▶ [WRITTEN EXERCISE]:
Repeat the records below with every occurrence of "indented" changed to "formatted", keeping everything else the same.
───── RAW DATA ─────
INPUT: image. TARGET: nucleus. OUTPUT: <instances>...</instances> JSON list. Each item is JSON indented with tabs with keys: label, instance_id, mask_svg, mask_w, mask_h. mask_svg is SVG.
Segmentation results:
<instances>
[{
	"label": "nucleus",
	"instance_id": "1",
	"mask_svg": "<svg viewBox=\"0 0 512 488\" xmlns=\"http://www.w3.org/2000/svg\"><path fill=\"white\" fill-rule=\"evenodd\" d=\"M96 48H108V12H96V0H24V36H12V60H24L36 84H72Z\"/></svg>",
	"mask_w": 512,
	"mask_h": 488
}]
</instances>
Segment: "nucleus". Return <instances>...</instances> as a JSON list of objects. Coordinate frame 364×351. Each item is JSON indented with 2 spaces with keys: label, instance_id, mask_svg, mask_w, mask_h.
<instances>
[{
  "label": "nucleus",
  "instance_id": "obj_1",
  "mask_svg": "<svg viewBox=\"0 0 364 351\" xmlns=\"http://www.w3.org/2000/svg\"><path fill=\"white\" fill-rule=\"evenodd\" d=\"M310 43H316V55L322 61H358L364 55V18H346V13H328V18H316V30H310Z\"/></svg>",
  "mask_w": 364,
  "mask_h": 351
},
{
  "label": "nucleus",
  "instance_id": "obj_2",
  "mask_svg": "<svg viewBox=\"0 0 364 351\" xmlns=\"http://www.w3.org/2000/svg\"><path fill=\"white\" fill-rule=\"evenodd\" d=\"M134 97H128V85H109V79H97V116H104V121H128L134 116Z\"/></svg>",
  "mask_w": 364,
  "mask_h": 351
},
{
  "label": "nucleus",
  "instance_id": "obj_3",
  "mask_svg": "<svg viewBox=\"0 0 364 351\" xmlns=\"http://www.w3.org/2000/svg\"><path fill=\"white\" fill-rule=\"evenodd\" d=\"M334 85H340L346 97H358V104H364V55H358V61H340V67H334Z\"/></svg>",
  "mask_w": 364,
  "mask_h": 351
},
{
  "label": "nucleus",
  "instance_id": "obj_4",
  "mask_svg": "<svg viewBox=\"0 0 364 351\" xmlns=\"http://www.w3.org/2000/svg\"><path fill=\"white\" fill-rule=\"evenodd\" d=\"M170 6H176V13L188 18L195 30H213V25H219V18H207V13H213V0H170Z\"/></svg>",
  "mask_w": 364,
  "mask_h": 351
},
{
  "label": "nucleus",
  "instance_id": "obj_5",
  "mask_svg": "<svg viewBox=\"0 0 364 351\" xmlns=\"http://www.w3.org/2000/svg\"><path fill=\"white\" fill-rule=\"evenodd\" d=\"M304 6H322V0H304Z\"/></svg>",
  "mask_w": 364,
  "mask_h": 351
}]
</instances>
─────
▶ [SOLUTION]:
INPUT: image. TARGET: nucleus. OUTPUT: <instances>...</instances> JSON list. Each item is JSON formatted with tabs with keys: label, instance_id, mask_svg, mask_w, mask_h. mask_svg is SVG.
Segmentation results:
<instances>
[{
	"label": "nucleus",
	"instance_id": "1",
	"mask_svg": "<svg viewBox=\"0 0 512 488\" xmlns=\"http://www.w3.org/2000/svg\"><path fill=\"white\" fill-rule=\"evenodd\" d=\"M96 48H108V12H96V0H24V36H12V60H24L36 84H72Z\"/></svg>",
	"mask_w": 512,
	"mask_h": 488
}]
</instances>
Segment: "nucleus". Return <instances>...</instances> as a JSON list of objects. Coordinate frame 364×351. Each item is JSON formatted with 2 spaces with keys: label, instance_id, mask_svg, mask_w, mask_h.
<instances>
[{
  "label": "nucleus",
  "instance_id": "obj_1",
  "mask_svg": "<svg viewBox=\"0 0 364 351\" xmlns=\"http://www.w3.org/2000/svg\"><path fill=\"white\" fill-rule=\"evenodd\" d=\"M310 43H316V55L322 61H358L364 55V18H346V13H328V18H316V30H310Z\"/></svg>",
  "mask_w": 364,
  "mask_h": 351
},
{
  "label": "nucleus",
  "instance_id": "obj_2",
  "mask_svg": "<svg viewBox=\"0 0 364 351\" xmlns=\"http://www.w3.org/2000/svg\"><path fill=\"white\" fill-rule=\"evenodd\" d=\"M134 97H128V85H109V79H97V116H104V121H128L134 116Z\"/></svg>",
  "mask_w": 364,
  "mask_h": 351
},
{
  "label": "nucleus",
  "instance_id": "obj_3",
  "mask_svg": "<svg viewBox=\"0 0 364 351\" xmlns=\"http://www.w3.org/2000/svg\"><path fill=\"white\" fill-rule=\"evenodd\" d=\"M334 85H340L346 97H358V104H364V55H358V61H340V67H334Z\"/></svg>",
  "mask_w": 364,
  "mask_h": 351
},
{
  "label": "nucleus",
  "instance_id": "obj_4",
  "mask_svg": "<svg viewBox=\"0 0 364 351\" xmlns=\"http://www.w3.org/2000/svg\"><path fill=\"white\" fill-rule=\"evenodd\" d=\"M170 6H176V13L188 18L195 30H213V25H219V18H207V13H213V0H170Z\"/></svg>",
  "mask_w": 364,
  "mask_h": 351
},
{
  "label": "nucleus",
  "instance_id": "obj_5",
  "mask_svg": "<svg viewBox=\"0 0 364 351\" xmlns=\"http://www.w3.org/2000/svg\"><path fill=\"white\" fill-rule=\"evenodd\" d=\"M304 6H322V0H304Z\"/></svg>",
  "mask_w": 364,
  "mask_h": 351
}]
</instances>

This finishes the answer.